Tuesday 4 March 2014

Grateful for pooexplosions


I will miss these days when your all grown up. 

You really hate the car, especially when mama can't sit in the back and play with you. So when it is just you and I going somewhere I know it will be very distressing for you. I don't enjoy hearing you cry, it breaks my heart. 

Though you love it when we are out as there is so much to see. Today we went to the gardens to see our friends. You loved watching the big kids feeding the ducks. You loved getting cuddles from all the kids as they each asked to hold you. 

But of course there comes the time that we have to leave. And though you were happy for a short time on the drive home, you had your "Sophie" and your "rumbly bumbly bear". However I knew you needed to do a poo, and so when you began to cry I knew you must be dirty, as your cry became more and more distressed, of course there was no where safe to pull over.

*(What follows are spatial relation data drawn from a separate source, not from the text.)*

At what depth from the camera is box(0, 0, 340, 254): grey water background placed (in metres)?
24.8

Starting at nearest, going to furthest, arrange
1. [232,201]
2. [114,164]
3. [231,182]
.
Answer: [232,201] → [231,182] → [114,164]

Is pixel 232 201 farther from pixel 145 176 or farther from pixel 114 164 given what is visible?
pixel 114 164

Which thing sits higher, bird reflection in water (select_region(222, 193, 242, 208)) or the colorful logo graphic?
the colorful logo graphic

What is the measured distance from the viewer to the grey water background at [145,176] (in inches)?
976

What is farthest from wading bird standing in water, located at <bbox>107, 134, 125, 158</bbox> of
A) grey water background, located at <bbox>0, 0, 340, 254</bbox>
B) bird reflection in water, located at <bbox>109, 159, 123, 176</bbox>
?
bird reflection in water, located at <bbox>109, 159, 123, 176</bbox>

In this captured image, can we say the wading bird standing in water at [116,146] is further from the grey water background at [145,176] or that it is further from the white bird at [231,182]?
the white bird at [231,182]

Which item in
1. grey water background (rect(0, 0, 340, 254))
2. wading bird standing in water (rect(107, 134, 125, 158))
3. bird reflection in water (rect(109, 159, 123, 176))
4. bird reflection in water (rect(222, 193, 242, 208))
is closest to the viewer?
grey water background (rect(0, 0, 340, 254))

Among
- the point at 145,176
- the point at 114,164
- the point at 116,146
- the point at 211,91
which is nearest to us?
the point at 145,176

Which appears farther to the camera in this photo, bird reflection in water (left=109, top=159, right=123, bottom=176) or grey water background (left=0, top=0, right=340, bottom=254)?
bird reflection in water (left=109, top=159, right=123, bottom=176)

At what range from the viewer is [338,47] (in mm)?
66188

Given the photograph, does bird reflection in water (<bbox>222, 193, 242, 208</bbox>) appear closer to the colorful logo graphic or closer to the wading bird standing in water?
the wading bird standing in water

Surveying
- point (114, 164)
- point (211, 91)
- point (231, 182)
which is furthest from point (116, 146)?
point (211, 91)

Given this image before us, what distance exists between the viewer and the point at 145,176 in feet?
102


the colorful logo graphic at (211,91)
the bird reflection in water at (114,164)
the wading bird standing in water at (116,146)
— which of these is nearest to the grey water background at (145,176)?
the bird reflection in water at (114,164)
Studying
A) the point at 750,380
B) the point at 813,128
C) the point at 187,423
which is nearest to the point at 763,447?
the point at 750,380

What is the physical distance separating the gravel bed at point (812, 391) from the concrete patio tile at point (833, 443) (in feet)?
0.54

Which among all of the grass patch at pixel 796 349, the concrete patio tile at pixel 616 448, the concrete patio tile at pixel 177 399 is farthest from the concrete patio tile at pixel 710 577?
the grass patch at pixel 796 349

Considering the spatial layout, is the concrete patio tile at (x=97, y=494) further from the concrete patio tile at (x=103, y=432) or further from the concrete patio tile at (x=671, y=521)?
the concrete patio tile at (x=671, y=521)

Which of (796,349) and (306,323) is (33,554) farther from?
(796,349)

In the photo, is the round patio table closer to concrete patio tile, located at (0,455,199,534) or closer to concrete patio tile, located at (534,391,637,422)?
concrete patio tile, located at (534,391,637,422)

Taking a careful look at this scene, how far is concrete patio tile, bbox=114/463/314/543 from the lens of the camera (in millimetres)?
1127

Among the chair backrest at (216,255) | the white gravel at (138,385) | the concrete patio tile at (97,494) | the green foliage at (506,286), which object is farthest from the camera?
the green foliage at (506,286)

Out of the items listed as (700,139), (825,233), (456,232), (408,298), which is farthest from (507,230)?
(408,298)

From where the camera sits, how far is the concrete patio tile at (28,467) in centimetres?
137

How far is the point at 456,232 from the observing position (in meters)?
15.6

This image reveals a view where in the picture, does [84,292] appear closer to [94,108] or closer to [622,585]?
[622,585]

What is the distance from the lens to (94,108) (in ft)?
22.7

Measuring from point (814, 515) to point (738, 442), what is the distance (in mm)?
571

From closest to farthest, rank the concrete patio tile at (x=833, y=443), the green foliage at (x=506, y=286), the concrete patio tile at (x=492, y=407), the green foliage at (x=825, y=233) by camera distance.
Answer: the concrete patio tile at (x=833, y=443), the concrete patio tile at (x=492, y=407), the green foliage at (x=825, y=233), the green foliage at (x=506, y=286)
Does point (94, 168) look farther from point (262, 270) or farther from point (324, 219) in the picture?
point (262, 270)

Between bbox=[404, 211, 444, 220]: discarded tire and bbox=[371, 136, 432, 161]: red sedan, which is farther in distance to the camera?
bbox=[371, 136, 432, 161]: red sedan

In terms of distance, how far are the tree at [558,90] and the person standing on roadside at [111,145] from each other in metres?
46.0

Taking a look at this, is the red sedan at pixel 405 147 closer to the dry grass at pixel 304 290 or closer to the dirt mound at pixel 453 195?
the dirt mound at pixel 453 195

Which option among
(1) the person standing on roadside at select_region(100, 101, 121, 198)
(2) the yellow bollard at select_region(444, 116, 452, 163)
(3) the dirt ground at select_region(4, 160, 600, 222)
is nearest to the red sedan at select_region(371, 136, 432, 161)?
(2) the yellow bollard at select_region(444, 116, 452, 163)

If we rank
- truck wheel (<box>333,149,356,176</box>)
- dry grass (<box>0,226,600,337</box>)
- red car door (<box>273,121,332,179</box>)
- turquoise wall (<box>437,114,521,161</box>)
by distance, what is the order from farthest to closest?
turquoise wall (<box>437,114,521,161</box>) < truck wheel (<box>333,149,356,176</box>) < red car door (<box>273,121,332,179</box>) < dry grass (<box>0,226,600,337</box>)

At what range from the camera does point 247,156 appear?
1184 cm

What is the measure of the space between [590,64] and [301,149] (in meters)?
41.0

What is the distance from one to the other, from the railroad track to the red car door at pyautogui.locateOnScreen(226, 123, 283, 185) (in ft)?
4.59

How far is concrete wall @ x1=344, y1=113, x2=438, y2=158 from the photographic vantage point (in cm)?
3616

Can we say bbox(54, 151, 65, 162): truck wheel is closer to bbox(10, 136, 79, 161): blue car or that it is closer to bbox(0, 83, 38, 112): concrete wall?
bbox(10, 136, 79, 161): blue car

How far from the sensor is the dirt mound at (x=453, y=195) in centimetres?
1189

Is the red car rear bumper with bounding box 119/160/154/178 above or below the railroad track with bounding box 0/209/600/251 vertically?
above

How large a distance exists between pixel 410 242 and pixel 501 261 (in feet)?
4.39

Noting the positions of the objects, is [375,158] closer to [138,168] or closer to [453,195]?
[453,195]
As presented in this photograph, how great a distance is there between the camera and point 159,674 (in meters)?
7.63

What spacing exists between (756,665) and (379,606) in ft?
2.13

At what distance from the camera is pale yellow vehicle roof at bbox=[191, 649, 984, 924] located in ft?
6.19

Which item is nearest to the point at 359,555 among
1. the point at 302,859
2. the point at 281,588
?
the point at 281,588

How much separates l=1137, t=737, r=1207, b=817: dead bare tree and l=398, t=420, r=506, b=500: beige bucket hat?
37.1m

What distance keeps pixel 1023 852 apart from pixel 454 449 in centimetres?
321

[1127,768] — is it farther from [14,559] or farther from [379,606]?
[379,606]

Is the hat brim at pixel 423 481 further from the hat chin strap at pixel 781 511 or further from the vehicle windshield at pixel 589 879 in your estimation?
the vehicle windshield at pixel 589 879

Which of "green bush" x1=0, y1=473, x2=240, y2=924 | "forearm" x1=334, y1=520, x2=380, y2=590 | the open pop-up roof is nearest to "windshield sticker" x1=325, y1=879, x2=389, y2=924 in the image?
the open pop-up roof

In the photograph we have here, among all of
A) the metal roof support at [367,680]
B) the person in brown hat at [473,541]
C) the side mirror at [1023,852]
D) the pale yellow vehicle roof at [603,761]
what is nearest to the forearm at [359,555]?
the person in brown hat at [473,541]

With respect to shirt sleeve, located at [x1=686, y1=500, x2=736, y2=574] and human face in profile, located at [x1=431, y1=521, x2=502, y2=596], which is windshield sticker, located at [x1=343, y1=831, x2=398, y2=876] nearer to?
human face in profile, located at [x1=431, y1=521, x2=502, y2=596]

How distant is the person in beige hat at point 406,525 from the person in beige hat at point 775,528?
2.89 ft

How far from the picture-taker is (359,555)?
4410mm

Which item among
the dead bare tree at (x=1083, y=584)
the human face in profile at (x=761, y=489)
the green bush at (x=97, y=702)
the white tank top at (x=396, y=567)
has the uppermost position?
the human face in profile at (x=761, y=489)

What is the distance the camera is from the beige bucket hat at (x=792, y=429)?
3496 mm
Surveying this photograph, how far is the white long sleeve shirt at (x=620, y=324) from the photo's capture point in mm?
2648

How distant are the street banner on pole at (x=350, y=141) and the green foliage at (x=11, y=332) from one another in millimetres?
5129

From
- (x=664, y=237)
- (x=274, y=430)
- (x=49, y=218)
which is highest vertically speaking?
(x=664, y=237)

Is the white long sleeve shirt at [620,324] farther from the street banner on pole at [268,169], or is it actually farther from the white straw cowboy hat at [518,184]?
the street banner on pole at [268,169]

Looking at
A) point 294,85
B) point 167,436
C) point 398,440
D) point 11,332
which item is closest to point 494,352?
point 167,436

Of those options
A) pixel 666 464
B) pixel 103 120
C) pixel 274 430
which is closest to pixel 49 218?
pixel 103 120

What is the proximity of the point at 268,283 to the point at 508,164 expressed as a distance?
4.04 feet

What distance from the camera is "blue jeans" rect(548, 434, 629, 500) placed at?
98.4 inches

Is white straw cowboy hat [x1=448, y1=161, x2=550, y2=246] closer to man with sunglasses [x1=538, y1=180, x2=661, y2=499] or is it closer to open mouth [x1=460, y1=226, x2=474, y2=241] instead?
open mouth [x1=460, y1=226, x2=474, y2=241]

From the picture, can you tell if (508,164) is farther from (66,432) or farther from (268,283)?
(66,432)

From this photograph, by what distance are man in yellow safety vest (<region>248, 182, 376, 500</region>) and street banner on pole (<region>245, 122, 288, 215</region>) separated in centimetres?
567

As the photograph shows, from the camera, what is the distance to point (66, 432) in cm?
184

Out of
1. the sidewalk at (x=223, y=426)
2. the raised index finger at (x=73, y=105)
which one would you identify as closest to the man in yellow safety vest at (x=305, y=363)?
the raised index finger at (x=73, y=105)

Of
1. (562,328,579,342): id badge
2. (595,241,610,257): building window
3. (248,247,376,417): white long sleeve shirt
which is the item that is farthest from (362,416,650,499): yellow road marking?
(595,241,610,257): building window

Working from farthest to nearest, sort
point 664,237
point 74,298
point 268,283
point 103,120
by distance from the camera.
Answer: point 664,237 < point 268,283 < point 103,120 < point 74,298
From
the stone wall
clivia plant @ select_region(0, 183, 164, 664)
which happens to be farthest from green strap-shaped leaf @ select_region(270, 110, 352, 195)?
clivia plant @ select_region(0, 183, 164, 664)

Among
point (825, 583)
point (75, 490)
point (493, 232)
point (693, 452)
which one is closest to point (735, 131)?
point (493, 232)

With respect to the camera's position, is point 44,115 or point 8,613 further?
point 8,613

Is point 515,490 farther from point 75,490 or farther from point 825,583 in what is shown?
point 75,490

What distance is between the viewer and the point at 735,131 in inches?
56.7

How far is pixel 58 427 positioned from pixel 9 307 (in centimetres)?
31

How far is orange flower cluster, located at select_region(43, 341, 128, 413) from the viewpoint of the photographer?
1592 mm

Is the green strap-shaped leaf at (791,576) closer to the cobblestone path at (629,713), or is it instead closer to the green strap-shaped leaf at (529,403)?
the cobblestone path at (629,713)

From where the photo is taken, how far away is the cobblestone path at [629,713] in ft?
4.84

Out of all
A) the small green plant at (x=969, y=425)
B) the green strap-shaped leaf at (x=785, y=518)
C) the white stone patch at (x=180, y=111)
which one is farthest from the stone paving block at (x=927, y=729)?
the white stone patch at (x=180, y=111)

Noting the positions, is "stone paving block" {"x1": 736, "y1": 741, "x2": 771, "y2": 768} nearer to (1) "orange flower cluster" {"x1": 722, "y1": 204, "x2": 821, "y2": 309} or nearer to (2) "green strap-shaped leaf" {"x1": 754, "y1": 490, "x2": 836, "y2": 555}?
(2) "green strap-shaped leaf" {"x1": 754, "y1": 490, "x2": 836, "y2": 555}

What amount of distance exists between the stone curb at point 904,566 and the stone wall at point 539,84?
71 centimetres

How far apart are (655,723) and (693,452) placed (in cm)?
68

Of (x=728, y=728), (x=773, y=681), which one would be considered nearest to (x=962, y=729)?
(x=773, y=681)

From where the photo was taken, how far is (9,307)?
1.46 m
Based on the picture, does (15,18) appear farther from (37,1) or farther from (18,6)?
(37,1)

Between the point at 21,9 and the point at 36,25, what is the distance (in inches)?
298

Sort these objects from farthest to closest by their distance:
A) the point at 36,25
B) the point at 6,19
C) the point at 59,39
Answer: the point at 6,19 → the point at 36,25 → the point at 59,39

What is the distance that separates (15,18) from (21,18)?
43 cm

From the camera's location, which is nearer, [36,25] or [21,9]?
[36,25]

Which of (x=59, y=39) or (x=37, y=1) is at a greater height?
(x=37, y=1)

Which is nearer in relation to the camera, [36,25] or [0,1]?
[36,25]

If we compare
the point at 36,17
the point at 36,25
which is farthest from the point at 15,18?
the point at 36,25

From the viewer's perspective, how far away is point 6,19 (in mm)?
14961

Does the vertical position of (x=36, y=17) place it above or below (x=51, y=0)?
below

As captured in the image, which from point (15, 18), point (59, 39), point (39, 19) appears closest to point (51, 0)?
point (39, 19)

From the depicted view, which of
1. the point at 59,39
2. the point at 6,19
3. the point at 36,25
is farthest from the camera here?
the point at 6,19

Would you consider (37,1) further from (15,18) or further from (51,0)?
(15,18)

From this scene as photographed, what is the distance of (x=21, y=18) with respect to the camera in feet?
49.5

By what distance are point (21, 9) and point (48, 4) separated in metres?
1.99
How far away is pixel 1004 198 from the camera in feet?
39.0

Finally there was a quiet street to pull over in. And sure enough you had pooed, a pooexplosion all over you and your seat. Your poor little face looking up at me so sad. So after cleaning you up, giving you a fresh nappy and finding some clean clothes for you, you then vomited on them. So again I cleaned you off and found you a clean singlet to wear. 

But now you need a feed. So we sit and we cuddle. And as you fall asleep at my breast I think about how grateful I am for these days. 

Grateful that we have an airconditioned car to sit in on this hot day. Grateful for friends to spend time with. Thankful for our woven to cover you as the sun beams through the windscreen. Grateful that I have this moment to stop and admire you, to count your fingers, to smell your baby scent, stroke your soft skin and play with your tuft of hair.